Dr. Anthony Shanbour describes himself as rather strict when it comes to his patients using prescription pain relievers while pregnant. He tries to persuade all of his pregnant patients to stop using prescription narcotics.
“I prefer none of my patients be on pain medications, but I know some will be,” Shanbour said. “Some have been (using) for years, and that's really hard, because now they're pregnant, what do you do? It wouldn't be like me or you that just takes pain medicine just when you need it. They have chronic problems, and it's really hard for them to be off.”
Shanbour said one of the obstacles he faces is the lack of data about the long-term impact on children whose mothers use prescription pain narcotics while pregnant.
A 2011 study of all medications approved by U.S. Food and Drug Administration from 1980 through 2010 found that 91 percent of the medications approved for use by adults in general had insufficient data to determine the risk of using the medication during pregnancy, according to the CDC.
Prescription drugs are tested to see whether they're safe and effective before they become available to the public, but pregnant women usually are not included in these tests because of the possible risks to the unborn baby, according to the CDC.
Shanbour said it's not clear what impact a mother's abuse of prescription drugs will have on her child as he or she develops.
“To say how much is too much, nobody knows,” said Shanbour, an obstetrician and gynecologist at Mercy Hospital Oklahoma City.

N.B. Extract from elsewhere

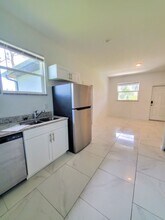 512 Westdale Ave in Lehigh Acres, FL - Building Photo - Building Photo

Although the long-term effects aren't clearly identified, what can happen to a newborn baby is more obvious.
Some babies suffer symptoms of withdrawal, and even though it's rare, some of them have to be treated with methadone.
Dannaway said babies suffering from withdrawal tend to be jittery. Their cries usually are high-pitched, compared with another baby.
The need for the drug overwhelms them to the point that they cannot sleep. They might not understand how to eat. They often suffer from diarrhea and vomiting.
And, even though it's rare, the main thing that doctors worry about is the baby having seizures.
It's a long list of potential suffering that isn't their faults.
Dannaway, who has worked at OU Medicine for seven years, has seen an increase in the number of babies whose mothers abuse prescription drugs. About one-third of the drug cases he sees involve prescription pain drugs.
“Your hydrocodone, your oxycodone, your vicodins, things like that,” he said.
They also see cases in which women on methadone take more than they are supposed to be allotted, he added.
“The body doesn't care what kind of opiate it is ...,” Dannaway said. “There have been some that have been advertised to have less of an effect on a baby than others, but we haven't seen that to a great degree so far. Opiates are opiates, for the most part.”